@ariantifebi |
Saya mengunjunginya lagi. Kali ini saya masuk melalui pintu
yang berbeda dari kunjungan-kunjungan sebelumnya : Nongkojajar,Pasuruan. Saya
bukan pendaki,dan Bromo adalah satu-satunya gunung yang pernah saya kunjungi.
Meskipun begitu,saya juga merasakan perjuangan para pendaki untuk mencapai
puncak,hanya dalam bentuk yang lebih mudah : mengalahkan ratusan anak tangga.
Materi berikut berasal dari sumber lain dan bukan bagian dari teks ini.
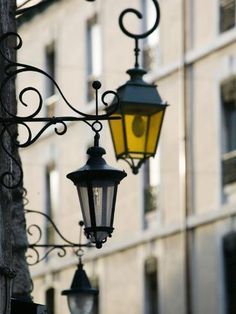 two street lights hanging from the side of a building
Dan
kemudian diganjar pemandangan indah dari puncaknya.
Kunjugan sebelumnya saya berbekal pengharapan besar untuk
dapat menyaksikan fajar terbangun dan menyapa bumi. Ada kupu-kupu menari-nari
di perut saya. Sel-sel retina saya bersiap menangkap warna-warna ajaib yang
mengiringi sang fajar. Bukan hari keberuntungan saya kala itu. Kabut
menghalangi segalanya dan kupu-kupu di perut saya ikut mati. Saya masih
memimpikan menyaksikan sunrise dengan
khidmat di puncak gunung.
Nyatanya mentari pun enggan muncul setiba saya di Penanjakan View Point! Saya memantapkan kaki melangkah menuju pendoponya. Tempat ini lebih
tinggi dari puncak Bromo menurut saya. Kumparan kabut menyambut saya ketika
itu. Tidak ada yang bisa dilihat dari sana. Bromo dan keindahan di sekitarnya
tidak tampak. Putih. Barangkali hidup seperti ini,ketika sesuatu yang tidak
menyenangkan terjadi,kita mungkin hanya merasakan dinginnya kabut,deru angin
yang bertiup cukup kencang untuk makin membuat tubuh menggigil dan hanya
melihat kumparan putih yang menggantung tidak jauh dari puncak kepala kita.
Tapi,andai kita lebih memilih untuk bersabar menunggu hingga kabut pergi atau
berpikiran positif seperti sinar mentari yang tiba-tiba menyeruak membubarkan
kumparan mengganggu itu,mata kita akan menemukan keindahan yang lebih
menyehatkan sel-sel retina kita. Tuhan punya sesuatu yang indah dibalik itu
semua.
Meskipun View Point dipenuhi kabut,dan sempat menggigil
kedinginan disana,saya lebih memilih ini daripada menggigil kedinginan di dalam mall.